In later discussion it was also pointed out that Colorado requires that the ingredients in the fracking fluid formation be listed, but not the specific amounts or recipes. (In much the same way that Coke lists the ingredients but not the formula, so that no-one can gain the commercial benefit of copying their recipe). Other states also follow that requirement.
Richard Ranger pointed out that as a protective measure increasingly drillers are working with state agencies to take water samples both before and after drilling and fracking the wells to substantiate the claims of no impact. He also noted that the state agencies work closely together through groups such as the Interstate Oil and Gas Compact Commission to ensure that the wells that are drilled are properly monitored, and that nothing is done without following a detailed permitting process. And knowledge gained, for example in Texas, is quickly transferred to Pennsylvania.
When it came to the impact of any proposed regulation, asked by Rich Trzupek of Big Journalism, the Economists on the panel noted that up to 60% of current natural gas production comes from hydrofracked wells, and that slowing or stopping that amount of natural gas would obviously have significant impact. And it was noted that natural gas increasingly provides a fall-back reserve of power should the wind not blow, or the sun not shine, to support renewable energy supplies. (And in a subsequent follow-up API pointed to the jobs that could be gained by growing the natural gas industry to get natural gas from the Marcellus shale in Pennsylvania.)

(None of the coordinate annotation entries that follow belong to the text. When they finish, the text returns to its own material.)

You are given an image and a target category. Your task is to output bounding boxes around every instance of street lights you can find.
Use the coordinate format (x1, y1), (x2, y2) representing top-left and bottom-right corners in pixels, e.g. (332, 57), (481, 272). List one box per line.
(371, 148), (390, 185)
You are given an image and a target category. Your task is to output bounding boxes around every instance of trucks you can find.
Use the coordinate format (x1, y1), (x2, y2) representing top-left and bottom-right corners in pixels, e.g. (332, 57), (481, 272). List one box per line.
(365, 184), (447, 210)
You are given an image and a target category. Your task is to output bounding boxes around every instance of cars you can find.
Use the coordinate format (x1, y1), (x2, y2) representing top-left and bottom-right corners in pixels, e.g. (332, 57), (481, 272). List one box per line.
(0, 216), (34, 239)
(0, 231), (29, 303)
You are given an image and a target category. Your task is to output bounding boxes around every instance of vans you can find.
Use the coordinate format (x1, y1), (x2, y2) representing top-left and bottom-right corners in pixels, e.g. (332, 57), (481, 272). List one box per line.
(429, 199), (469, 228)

Tim Hurst of Ecopolitology raised the question of the new EPA investigation, and he was assured that API would participate in whatever way they could contribute.
Gail asked about the source of the water, and in response Richard Ranger noted that while a typical 7 – 10,000 ft well might use 3 million gallons of water. This is the amount used by a typical golf course in a week, a 5-acre cornfield in a season, or a municipality of 8 million people (e.g. New York City) in 4 minutes. The amount of water required to generate a million Btu’s from natural gas is about 10% of that required to produce the same amount from coal, and about 0.1% of that required to get the same amount of energy from corn-based ethanol.
Geoff Styles of Energy Outlook asked about the use of diesel, but it was pointed out that while this is sometimes used as the basis for drilling fluids and muds, where water based muds might create problems in reacting with the rock, diesel is not used in the hydrofracking process.
One of the possible risks of hydrofracking was posited as being that the fractures would intersect other wells drilled in the same location, but Andy Radford pointed out that the degree of control ensures that fractures are grown under tight enough control, and limited ranges, to ensure that this does not happen, and that when wells are spent, that the sealing of the well is done sufficiently well to ensure that there is no risk of subsequent leakage.
The conference went on for over an hour, so I would recommend that those interested in more detail review the entire transcript. It was, as I have tried to illustrate, quite informative.